The idea of returning home is always one that is filled with nostalgia, as last week’s The Judge showed us, but as the Robert Downey Jr film also told us, returning home is often fraught with tension and filled with secrets.
The cast for This is Where I Leave You is filled with familiar and beloved faces, with Jason Bateman, Tina Fey, Adam Driver, Connie Britton, Timothy Olyphant, Rose Byrne, Jane Fonda, Kathryn Hahn and Corey Stoll all turning up on screen. While each gives a strong enough performance to make their characters work – Bateman returning to his wheelhouse of the put upon everyman – there are so gosh darn many of them, and so much going on, that they are often drowned out by the sheer amount of story going on.
Jonathan Tropper adapted the screenplay from his own novel, so it is safe to say that he was familiar with the story and the characters; the trouble with this is that Tropper may have been too attached to his characters to allow some of them to take a back seat, so the film is filled with squabbling, overlapping storylines and entirely uncomfortable jokes about Jane Fonda’s boobs.
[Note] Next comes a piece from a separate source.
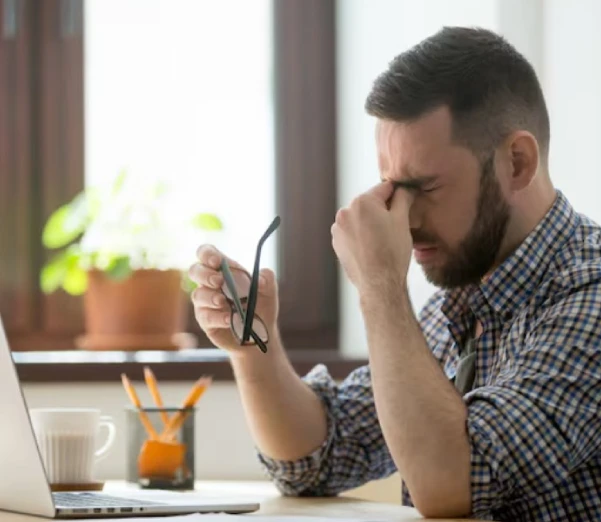 Man at desk rubbing eyes, looking fatigued.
A more ruthless cut could have allowed Fey and Bateman to step to the fore – which is obviously what was attempted here – but instead we have a film filled with unhappy people, shouting at one another in pretty rooms.
Shawn Levy’s last big screen outing was the utterly painful The Internship, so it is good to see that This is Where I Leave You is a distinct improvement on that waste of time, but This is Where I Leave You struggles to step out from the shadow of Death at a Funeral, and almost does so, until all the other storylines come crashing in. That said, each of the characters carries their roles well, with Fey and Bateman just about managing to stand out before Adam Driver swoops in and steals the show.
This is Where I Leave You is a vast improvement on The Internship but never quite manages to live up to its promise. Fey, Bateman and Driver shine, but there is far too much going on in one house – never mind the film – for the film to be anything other than messy. Resolution arrives, but takes its sweet time, leaving This is Where I Leave You feeling drawn out and sprawling.